* [EXERCISES TO COMPLETE]
- a) Name every person the passage on Holocaust memory identifies by name.
- b) According to the passage on Holocaust memory, on what date is International Holocaust Remembrance Day observed each year?
- c) Carry the passage on Holocaust memory forward from its last sentence.

PAGE TEXT START

In the decades after the war, Holocaust memory was largely confined to the survivors and their communities. The popularity of Holocaust memory peaked in the 1990s after the fall of Communism, and became central to Western historical consciousness as a symbol of the ultimate human evil. Genocide scholar A. Dirk Moses asserted that "the Holocaust has gradually supplanted genocide as modernity's icon of evil", while political scientist Scott Straus declared that "the Holocaust, perhaps more than any other event in the past century, represents the pinnacle of evil". The Holocaust has been described as "perhaps the most savage and significant single crime in recorded history" and that of the most barbaric events in the twentieth century "the Holocaust probably ranks as the very worst". Renowned German historian Wolfgang Benz described it as "the singularly most monstrous crime committed in the history of mankind". Holocaust education, in which its advocates argue promotes citizenship while reducing prejudice generally, became widespread at the same time. International Holocaust Remembrance Day is commemorated each year on 27 January, while some other countries have set a different memorial day. It has been commemorated in memorials, museums, and speeches, as well as works of culture such as novels, poems, films, and plays. Holocaust denial is a criminal offense in some countries; though various Middle Eastern governments, figures and media promote it.

Although many are convinced that there are lessons or some kind of redemptive meaning to be drawn from the Holocaust, whether this is the case and what these lessons are is disputed. Communist states marginalized the topic of antisemitic persecution while eliding their nationals' collaboration with Nazism, a tendency that continued into the post-communist era. In West Germany, a self-critical memory of the Holocaust developed in the 1970s and 1980s, and spread to some other western European countries. The national memories of the Holocaust were extended to the European Union as a whole, in which Holocaust memory has provided both shared history and an emotional rationale for committing to human rights. Participation in this memory is required of countries seeking entry. In contrast to Europe, in the United States the memory of the Holocaust tends to be more abstract and universalized. During South African apartheid, the Holocaust was evoked widely and divergently, by Jews and non-Jews alike. Whether Holocaust memory actually promotes human rights is disputed. In Israel, the memory of the Holocaust has been used at times to justify the use of force and violation of international human rights norms, in particular as part of the Israeli–Palestinian conflict.

PAGE TEXT END
RECORD EXTRACTS START

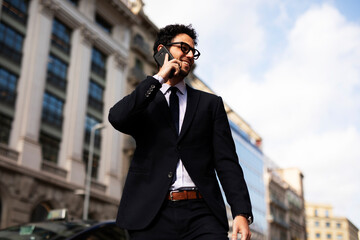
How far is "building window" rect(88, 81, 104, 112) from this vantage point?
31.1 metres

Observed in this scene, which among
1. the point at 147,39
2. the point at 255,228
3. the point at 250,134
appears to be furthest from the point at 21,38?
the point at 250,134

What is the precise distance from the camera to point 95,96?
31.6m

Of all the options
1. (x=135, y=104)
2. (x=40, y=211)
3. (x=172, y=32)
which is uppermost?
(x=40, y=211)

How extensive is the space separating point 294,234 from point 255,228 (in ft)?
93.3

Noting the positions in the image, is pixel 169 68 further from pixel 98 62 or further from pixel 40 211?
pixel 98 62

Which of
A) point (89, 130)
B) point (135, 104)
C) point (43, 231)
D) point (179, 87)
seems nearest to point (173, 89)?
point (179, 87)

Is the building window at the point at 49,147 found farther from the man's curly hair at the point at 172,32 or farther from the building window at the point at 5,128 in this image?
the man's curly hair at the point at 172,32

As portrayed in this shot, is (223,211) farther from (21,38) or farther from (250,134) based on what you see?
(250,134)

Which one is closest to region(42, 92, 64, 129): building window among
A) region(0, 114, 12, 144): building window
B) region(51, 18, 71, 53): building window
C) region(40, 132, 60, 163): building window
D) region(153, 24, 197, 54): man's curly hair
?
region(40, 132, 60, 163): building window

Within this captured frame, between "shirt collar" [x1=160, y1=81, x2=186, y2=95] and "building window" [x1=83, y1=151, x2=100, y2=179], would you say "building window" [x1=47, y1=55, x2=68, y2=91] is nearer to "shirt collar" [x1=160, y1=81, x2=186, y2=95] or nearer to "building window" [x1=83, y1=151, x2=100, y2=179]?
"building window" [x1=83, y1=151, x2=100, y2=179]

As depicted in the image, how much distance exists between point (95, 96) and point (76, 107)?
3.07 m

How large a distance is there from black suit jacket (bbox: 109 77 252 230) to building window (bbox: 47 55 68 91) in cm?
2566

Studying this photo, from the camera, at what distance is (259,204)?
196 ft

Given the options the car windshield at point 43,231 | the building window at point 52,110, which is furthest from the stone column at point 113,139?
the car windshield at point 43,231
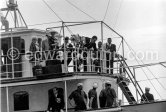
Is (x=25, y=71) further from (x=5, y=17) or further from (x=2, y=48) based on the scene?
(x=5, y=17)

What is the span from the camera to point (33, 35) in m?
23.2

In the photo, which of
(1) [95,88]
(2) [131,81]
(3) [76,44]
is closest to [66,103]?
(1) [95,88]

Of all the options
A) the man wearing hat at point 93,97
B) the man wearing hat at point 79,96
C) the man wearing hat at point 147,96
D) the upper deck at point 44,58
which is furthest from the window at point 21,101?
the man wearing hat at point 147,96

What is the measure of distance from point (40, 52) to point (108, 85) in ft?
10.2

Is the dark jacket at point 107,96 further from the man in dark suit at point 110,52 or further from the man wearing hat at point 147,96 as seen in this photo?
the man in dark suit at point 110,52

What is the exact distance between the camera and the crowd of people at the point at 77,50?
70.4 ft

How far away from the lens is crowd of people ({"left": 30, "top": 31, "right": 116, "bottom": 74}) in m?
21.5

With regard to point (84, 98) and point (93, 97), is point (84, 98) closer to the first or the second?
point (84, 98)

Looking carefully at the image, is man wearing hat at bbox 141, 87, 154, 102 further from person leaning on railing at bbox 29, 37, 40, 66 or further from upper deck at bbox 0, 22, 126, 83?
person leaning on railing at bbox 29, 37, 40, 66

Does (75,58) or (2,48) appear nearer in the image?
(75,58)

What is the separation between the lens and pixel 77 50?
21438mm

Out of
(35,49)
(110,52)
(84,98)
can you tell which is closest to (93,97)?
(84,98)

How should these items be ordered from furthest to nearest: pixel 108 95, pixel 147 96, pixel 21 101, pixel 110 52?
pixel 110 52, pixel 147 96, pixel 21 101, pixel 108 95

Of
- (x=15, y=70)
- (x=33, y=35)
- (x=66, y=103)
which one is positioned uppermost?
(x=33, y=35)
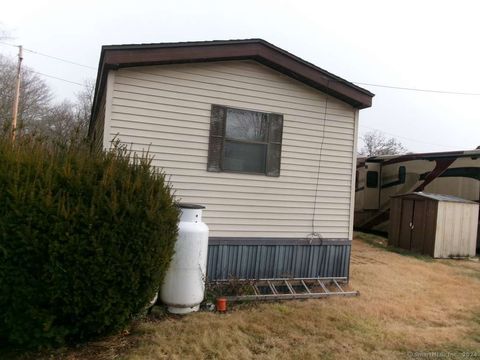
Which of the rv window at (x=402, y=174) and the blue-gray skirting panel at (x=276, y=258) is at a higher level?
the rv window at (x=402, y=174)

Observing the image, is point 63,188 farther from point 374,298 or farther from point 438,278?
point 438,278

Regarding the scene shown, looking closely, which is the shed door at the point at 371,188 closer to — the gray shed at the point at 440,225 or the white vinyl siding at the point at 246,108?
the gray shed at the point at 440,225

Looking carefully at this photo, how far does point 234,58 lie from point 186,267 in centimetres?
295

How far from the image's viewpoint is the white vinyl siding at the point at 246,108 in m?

RECORD EXTRACTS END

* [EXPECTED RESPONSES]
- a) A. Dirk Moses, Scott Straus, Wolfgang Benz

- b) 27 January

- c)
The Holocaust is the most well-known genocide in history, and is considered to be the single most infamous case of genocide in European history as well. It is the single most documented and studied genocide in history. It is also seen as the archetype of genocide and the benchmark in genocide studies.

The scholarly literature on the Holocaust is massive, encompassing thousands of books. The tendency to see the Holocaust as a unique or incomprehensible event continues to be popular among the broader public after being largely rejected by historians. Scholar Omer Bartov points out how the Holocaust was unique in that it was "the industrial killing of millions of human beings in factories of death, ordered by a modern state, organized by a conscientious bureaucracy, and supported by a law-abiding, patriotic 'civilized' society." Another debate concerns whether the Holocaust emerged from Western civilization or was an aberration of it.

The Jewish population still remains below pre-Holocaust levels. According to the Central Bureau of Statistics of Israel, the world Jewish population reached 15.2 million by the end of 2020—approximately 1.4 million less than on the eve of the Holocaust in 1939, when the number was 16.6 million.